## Instructions to follow:
If pictures appear, leave them out, and return exactly the lines from the one holding "Blind Man begs" through the last line of the listing below.

## Dataset extract:
=-=-=-=-=

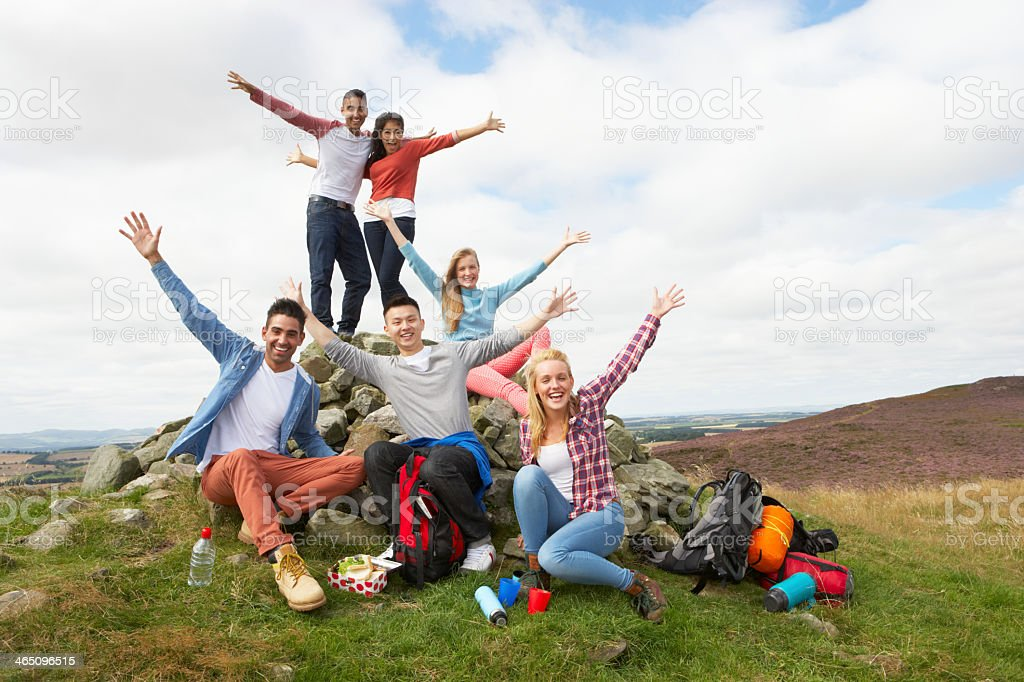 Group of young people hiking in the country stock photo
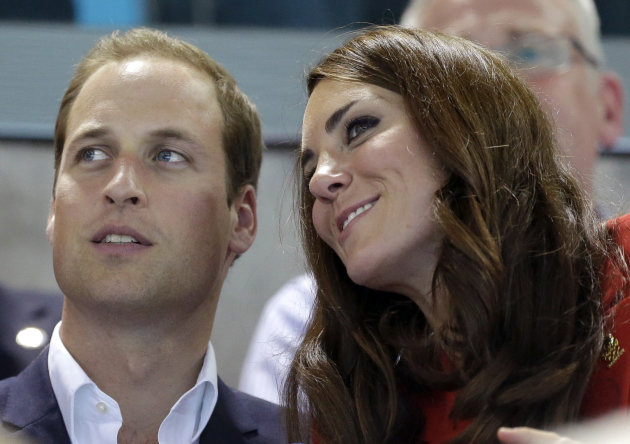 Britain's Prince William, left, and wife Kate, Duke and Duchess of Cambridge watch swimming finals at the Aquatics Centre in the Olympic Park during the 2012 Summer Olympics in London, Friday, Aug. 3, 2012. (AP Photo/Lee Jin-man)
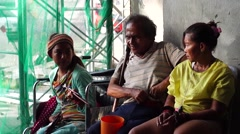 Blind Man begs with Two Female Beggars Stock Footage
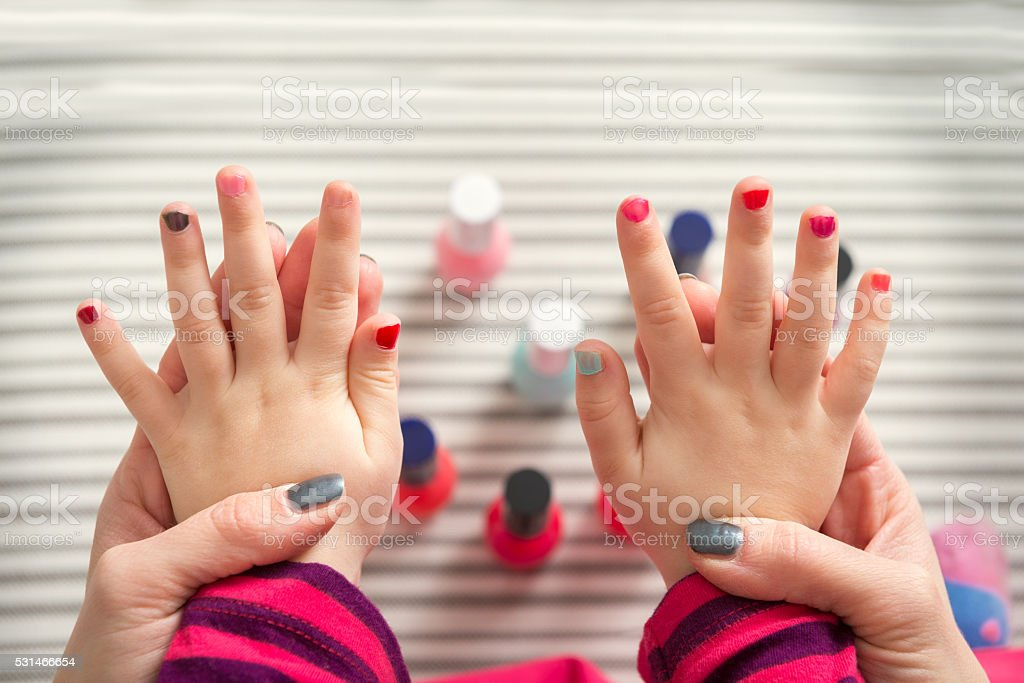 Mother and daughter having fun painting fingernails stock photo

=-=-=-=-=

## Completed exercise:
 Blind Man begs with Two Female Beggars Stock Footage
 Mother and daughter having fun painting fingernails stock photo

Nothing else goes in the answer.